Strange it is, but true, the only things that draw me back to
Ireland in my soul are you, and Sheila, whom I’ve never seen, and
the lark singing as he rises until he becomes a grey-blue speck, and
then vanishing in the sky.
Well, you and the lark have sung in my heart these many days, and
now you must come to me, because I need you. I have placed to your
credit in the Bank of Ireland a thousand pounds. That will be the
means of bringing you here—you and Sheila—to my door, to Moira.
Let nothing save death prevent your coming. As far as Sheila’s eye
can see-north, south, east, and west—the land will be hers when I’m
gone. Dearest sister, sell all things that are yours, and come to
me. You’ll not forget Ireland here. Whoever has breathed her air
can never forget the hills and dells, the valleys and bogs, the
mountains, with their mists of rain, the wild girls, with their bare
ankles, their red petticoats, and their beautiful, reckless air.
None who has ever breathed the air of Ireland can breathe in another
land without memory of the ancient harp of Ireland. But it is as a
memory-deep, wonderful, and abiding, yet a memory. I sometimes
think I have forgotten, and then I hear coming through this Virginia
the notes of some old Irish melody, the song of some wayfarer of
Mayo or Connemara, and I know then that Ireland is persuasive and
perpetual; but only as a memory, because it speaks in every pulse
and beats in every nerve.
Oh, believe me, I speak of what I know!

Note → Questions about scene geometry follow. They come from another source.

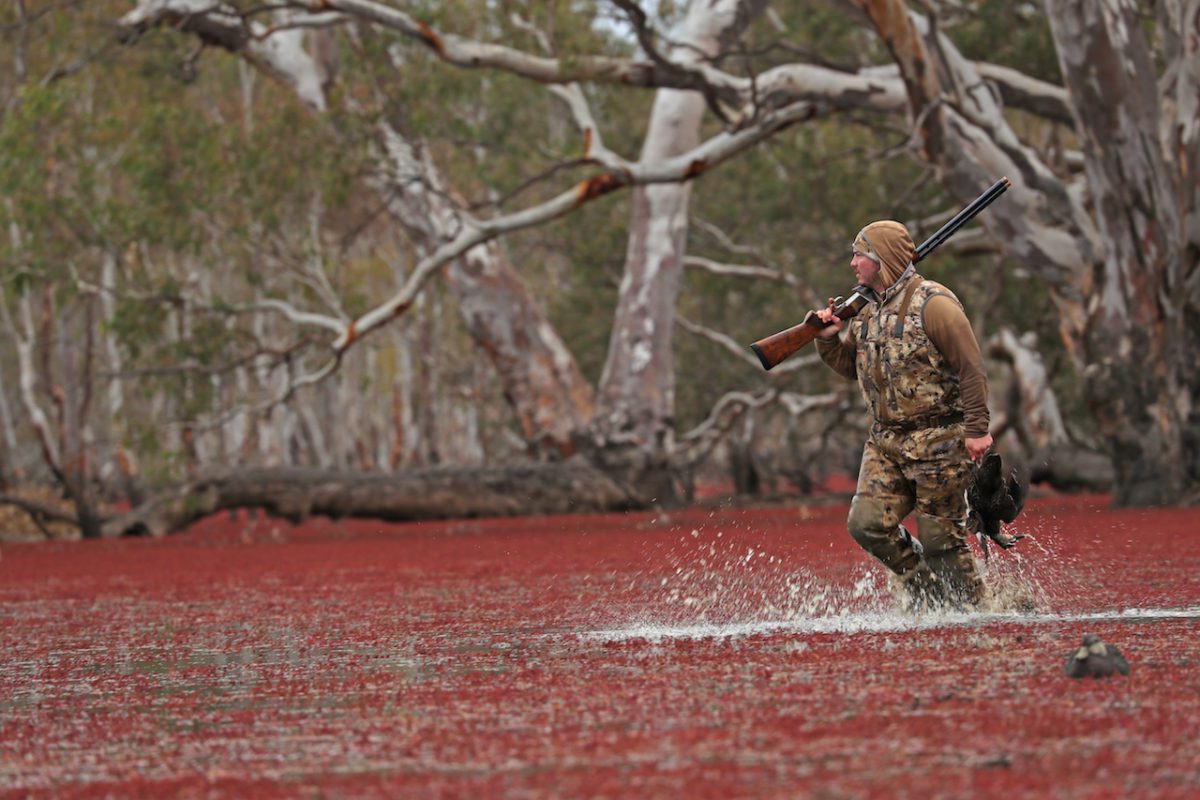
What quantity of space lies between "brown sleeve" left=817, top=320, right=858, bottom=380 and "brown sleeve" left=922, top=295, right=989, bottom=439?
21.9 inches

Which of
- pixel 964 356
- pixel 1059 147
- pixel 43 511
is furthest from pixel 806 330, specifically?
pixel 43 511

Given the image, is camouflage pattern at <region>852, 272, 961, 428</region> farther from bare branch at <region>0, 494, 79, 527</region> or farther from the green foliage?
bare branch at <region>0, 494, 79, 527</region>

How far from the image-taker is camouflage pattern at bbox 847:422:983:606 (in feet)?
24.3

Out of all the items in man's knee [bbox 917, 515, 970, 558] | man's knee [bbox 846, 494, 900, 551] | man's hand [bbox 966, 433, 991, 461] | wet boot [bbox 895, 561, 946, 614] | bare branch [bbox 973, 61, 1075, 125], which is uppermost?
bare branch [bbox 973, 61, 1075, 125]

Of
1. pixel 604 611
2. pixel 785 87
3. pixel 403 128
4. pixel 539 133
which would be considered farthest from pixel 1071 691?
pixel 539 133

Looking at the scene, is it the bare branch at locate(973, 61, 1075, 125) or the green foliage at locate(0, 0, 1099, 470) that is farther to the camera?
the green foliage at locate(0, 0, 1099, 470)

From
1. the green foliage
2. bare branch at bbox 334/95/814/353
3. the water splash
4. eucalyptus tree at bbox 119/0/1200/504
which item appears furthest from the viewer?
the green foliage

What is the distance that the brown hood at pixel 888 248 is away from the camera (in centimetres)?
748

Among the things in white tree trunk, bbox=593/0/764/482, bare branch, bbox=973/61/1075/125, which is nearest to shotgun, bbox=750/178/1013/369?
bare branch, bbox=973/61/1075/125

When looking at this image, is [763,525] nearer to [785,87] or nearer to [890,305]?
[785,87]

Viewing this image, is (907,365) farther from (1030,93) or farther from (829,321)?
(1030,93)

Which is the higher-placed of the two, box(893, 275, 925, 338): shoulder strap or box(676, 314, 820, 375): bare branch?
box(676, 314, 820, 375): bare branch

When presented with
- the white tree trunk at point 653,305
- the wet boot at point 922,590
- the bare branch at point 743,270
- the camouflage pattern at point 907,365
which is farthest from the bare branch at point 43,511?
the camouflage pattern at point 907,365

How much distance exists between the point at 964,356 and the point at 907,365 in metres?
0.27
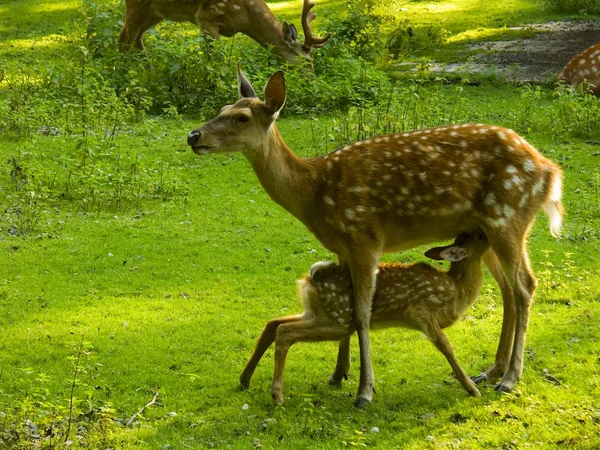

I have been away from
Ireland for a long time, and I’m never going back, but I’ll bring
Ireland to me. Come here, colleen, come to Virginia. Write to me,
on the day you get this letter, that you’re coming soon. Let it be
soon, because I feel the cords binding me to my beloved fields
growing thinner. They’ll soon crack, but, please God, they won’t
crack before you come here.
Now with my love to you and Sheila I stretch out my hand to you.
Take it. All that it is has worked for is yours; all that it wants
is you.
Your loving brother,
BRYAN.

As Sheila read, the tears started from her eyes; and at last she could read no longer, so her mother took the letter and read the rest of it aloud. When she had finished, there was silence—a long warm silence; then, at last, Mrs. Llyn rose to her feet.

“Sheila, when shall we go?”

With frightened eyes Sheila sprang up.